▶ INSTRUCTIONS FOR THE TASK: Starting at the line that contains "Haven Well Within", reproduce every line through the end of the entries below, with no pictures in the copy.
==== INFORMATION GIVEN
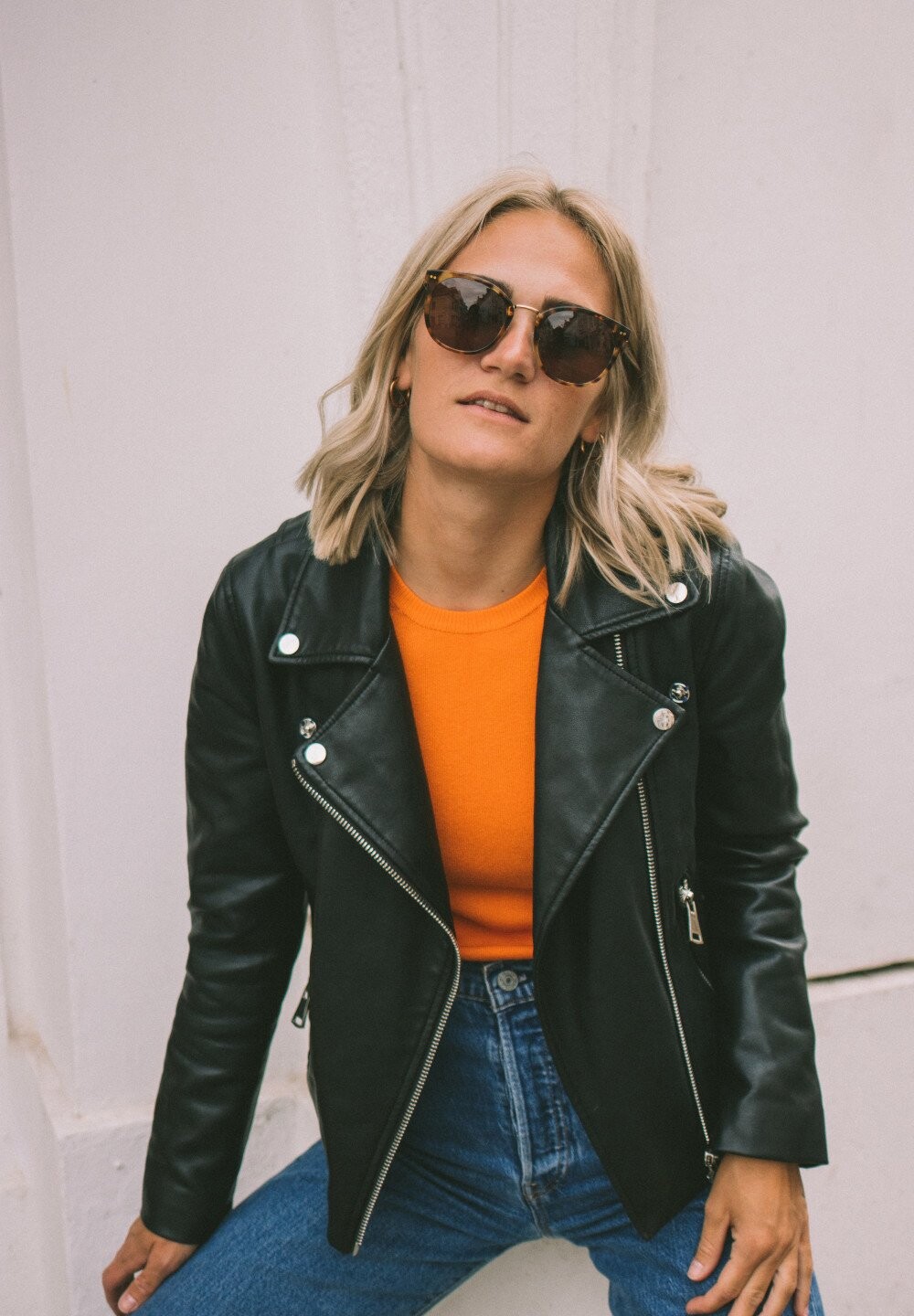 Солнцезащитные очки Prague Kapten & Son, цвет amber tortoise brown
Солнцезащитные очки Prague Kapten & Son, цвет amber tortoise brown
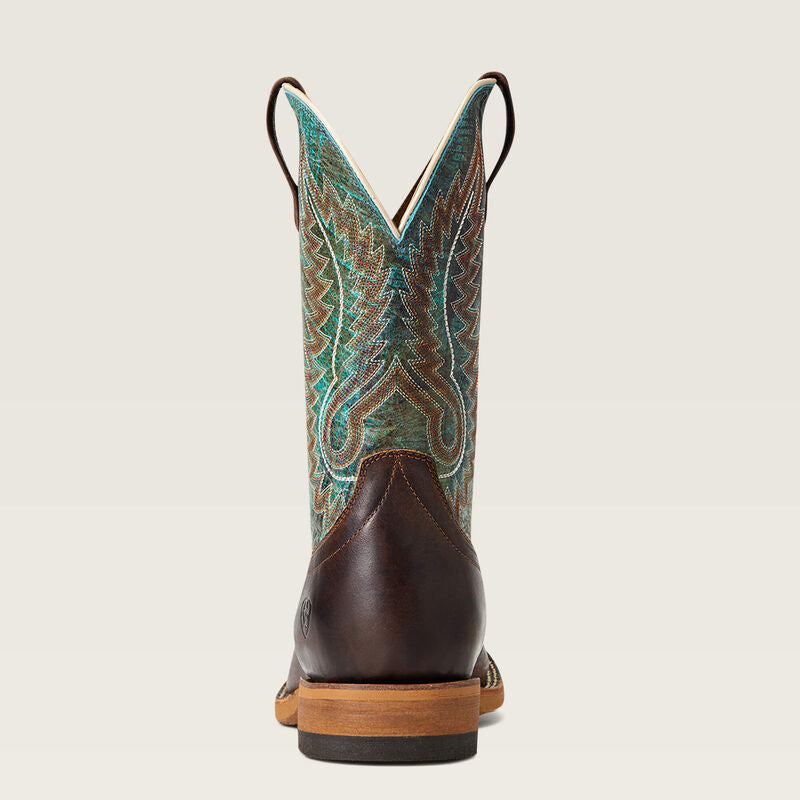 Ariat Men's Cow Camp Western Boot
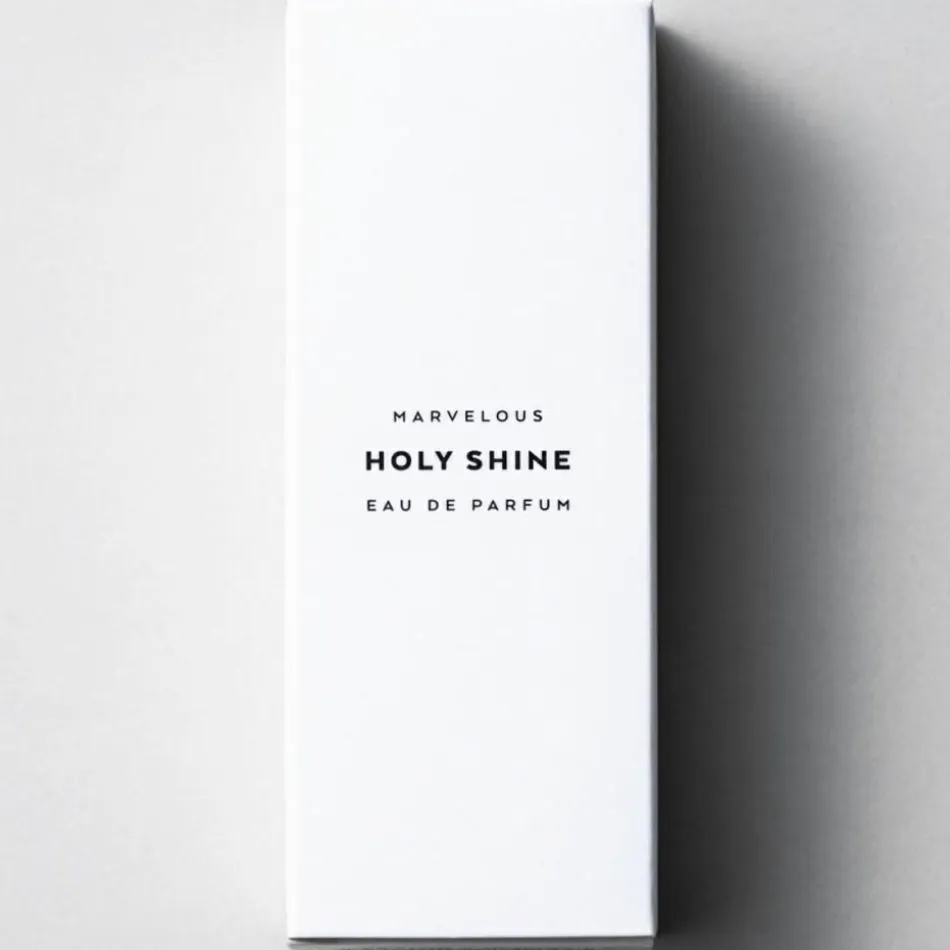 HOLY SHINE Eau de Parfum 50 ml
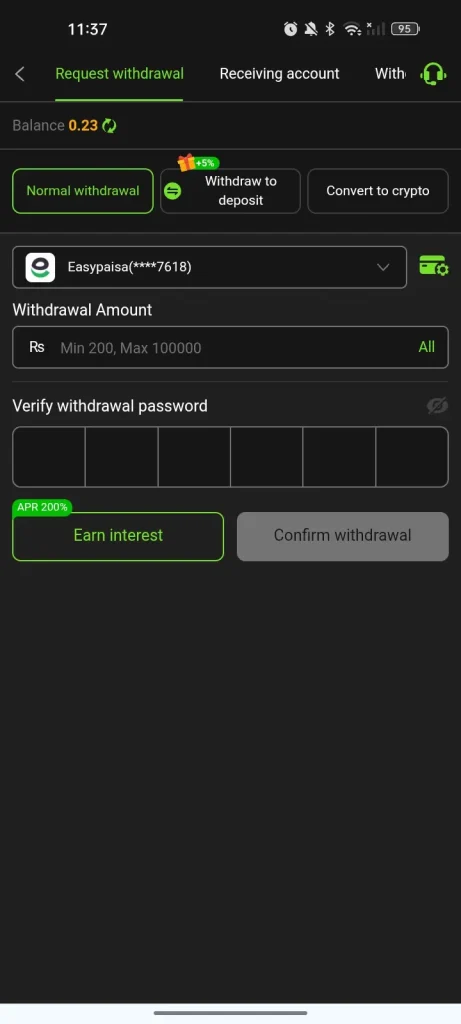 7VVBET Game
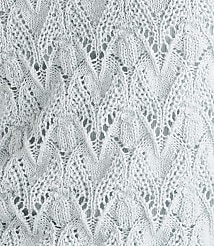 Haven Well Within Organic Cotton Chain Pointelle Sweater Vest carousel Product Image 4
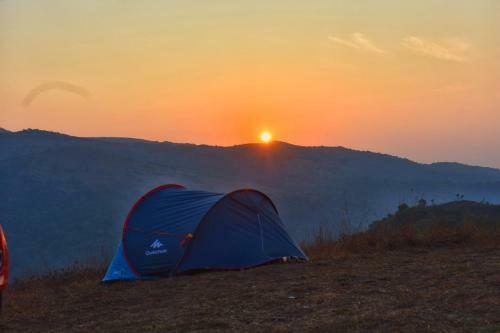 Nandi Campsite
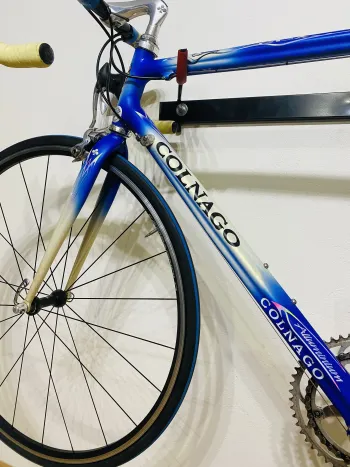 Used Colnago Dream Soft Paint 1999 Road & Gravel, Blau — image 17 of 18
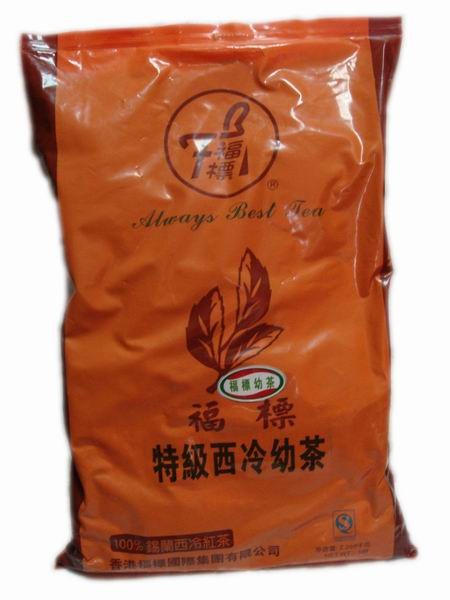 供应茶餐厅柠檬茶原料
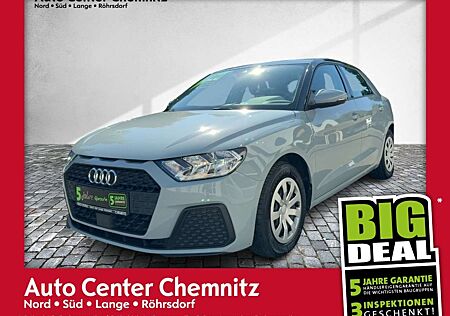 Audi A1 Sportback DSG 25 VC/SHZ/TEMP/PDC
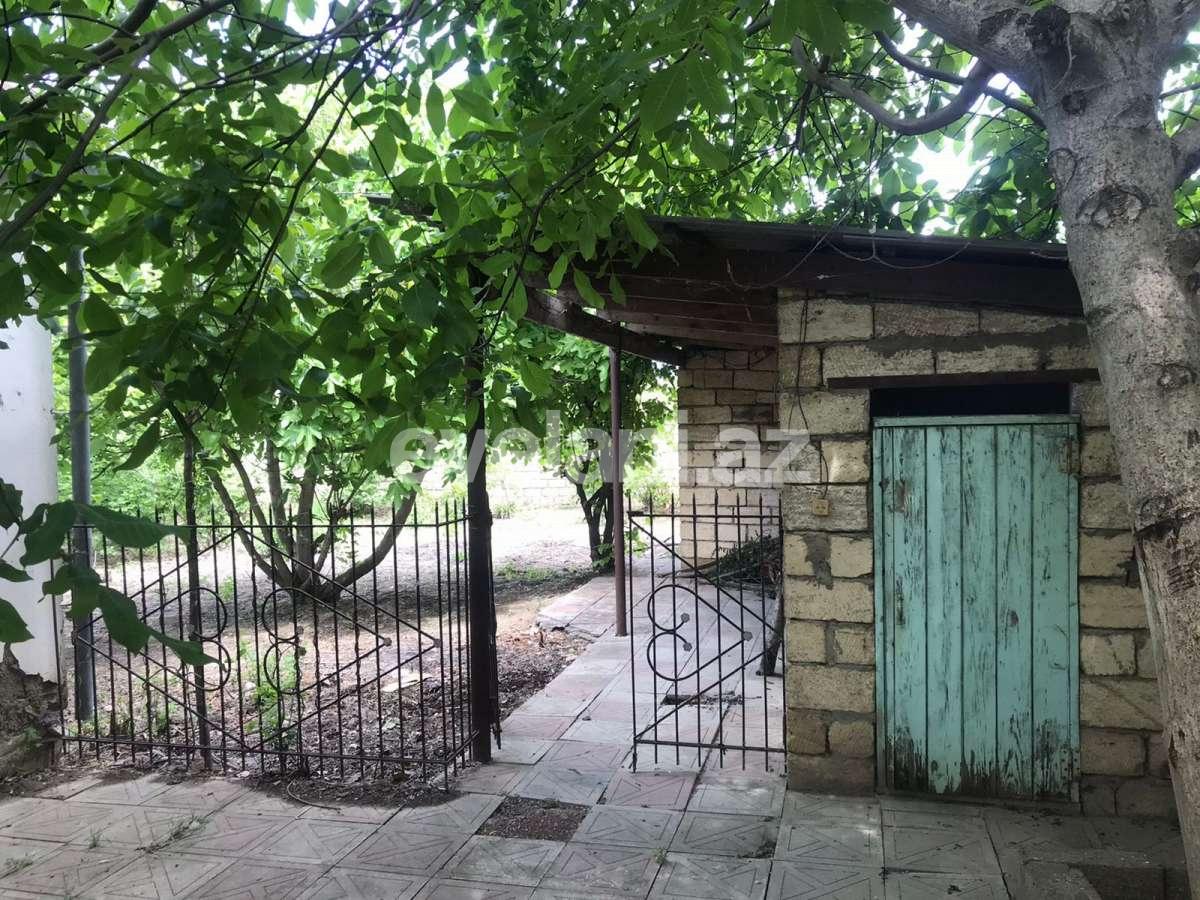 Satılır, həyət evi / bağ, 3 otaqlı, 100 m², Xudat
========
▶ ANSWER TO THIS EXERCISE:
 Haven Well Within Organic Cotton Chain Pointelle Sweater Vest carousel Product Image 4
 Nandi Campsite
 Used Colnago Dream Soft Paint 1999 Road & Gravel, Blau — image 17 of 18
 供应茶餐厅柠檬茶原料
 Audi A1 Sportback DSG 25 VC/SHZ/TEMP/PDC
 Satılır, həyət evi / bağ, 3 otaqlı, 100 m², Xudat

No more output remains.